Is continued economic growth compatible with safeguarding the environment? For many environmentalists the answer to that question is quite simply no. They will argue that we cannot go on exploiting natural resources and polluting the planet without potentially catastrophic consequences.

But for most of the world’s population the growth versus environment argument is nonsensical. People in developing countries quite rightly demand the sort of living standards enjoyed by many in developed ones.

The global “middle class” is predicted to grow 172% over the next 20 years, and it will consume a vast amount of additional resources. At the same time, people in the developed world are unlikely to relinquish their own living standards without a fight.

So, we need to secure continued economic growth without further damage to the planet.

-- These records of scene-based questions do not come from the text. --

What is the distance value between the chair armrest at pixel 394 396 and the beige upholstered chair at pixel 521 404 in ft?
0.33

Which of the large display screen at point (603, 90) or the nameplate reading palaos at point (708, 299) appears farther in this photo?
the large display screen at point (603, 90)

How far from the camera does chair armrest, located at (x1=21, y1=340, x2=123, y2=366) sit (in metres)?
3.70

That will require a huge cultural shift and technological innovation, but it is not impossible. Humans are good at innovating. Companies such as GE are already proving this by achieving superior economic and environmental performance.

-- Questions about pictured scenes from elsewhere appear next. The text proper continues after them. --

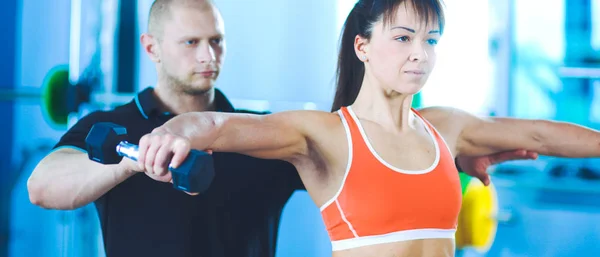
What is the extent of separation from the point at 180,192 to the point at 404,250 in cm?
60

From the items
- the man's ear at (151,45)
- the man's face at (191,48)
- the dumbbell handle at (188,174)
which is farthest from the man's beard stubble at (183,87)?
the dumbbell handle at (188,174)

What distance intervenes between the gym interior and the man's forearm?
820 mm

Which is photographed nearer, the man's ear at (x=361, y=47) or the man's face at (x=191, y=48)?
the man's ear at (x=361, y=47)

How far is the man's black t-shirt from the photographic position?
1618 millimetres

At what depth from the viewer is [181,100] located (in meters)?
1.77

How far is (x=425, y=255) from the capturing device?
1392 mm

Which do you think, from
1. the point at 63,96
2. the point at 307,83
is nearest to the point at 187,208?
the point at 307,83

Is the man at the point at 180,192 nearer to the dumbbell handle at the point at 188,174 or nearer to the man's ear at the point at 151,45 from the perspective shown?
the man's ear at the point at 151,45

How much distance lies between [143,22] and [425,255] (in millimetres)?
2280

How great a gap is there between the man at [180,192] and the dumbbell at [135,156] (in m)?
0.43

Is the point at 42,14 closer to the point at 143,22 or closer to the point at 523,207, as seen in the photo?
the point at 143,22

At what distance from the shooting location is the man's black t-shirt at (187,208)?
1618 millimetres

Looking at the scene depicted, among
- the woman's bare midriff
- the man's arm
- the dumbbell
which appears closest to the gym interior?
the woman's bare midriff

Many of the businesses attending the Rio+20 talks were there because they believe it is possible to prosper without further harming natural ecosystems – in fact, they understand their very survival depends on it.

Also, as the report from the Aldersgate Group highlights, moving to a circular economy model, where industrial and agricultural systems are restorative and eliminate waste, would ensure that resources are used time and time again, removing the need to deplete virgin sources.

As well as greater innovation and a new business model, we also need to change how economic prosperity is measured, so that it captures the value of the natural environment.

In one of the few positive outcomes from Rio+20 there was agreement that a new understanding of wealth was needed that goes beyond gross domestic product (GDP), and UN statisticians are to investigate how to incorporate natural capital into GDP.

There should be no limits on growth; we just need the right sort of growth.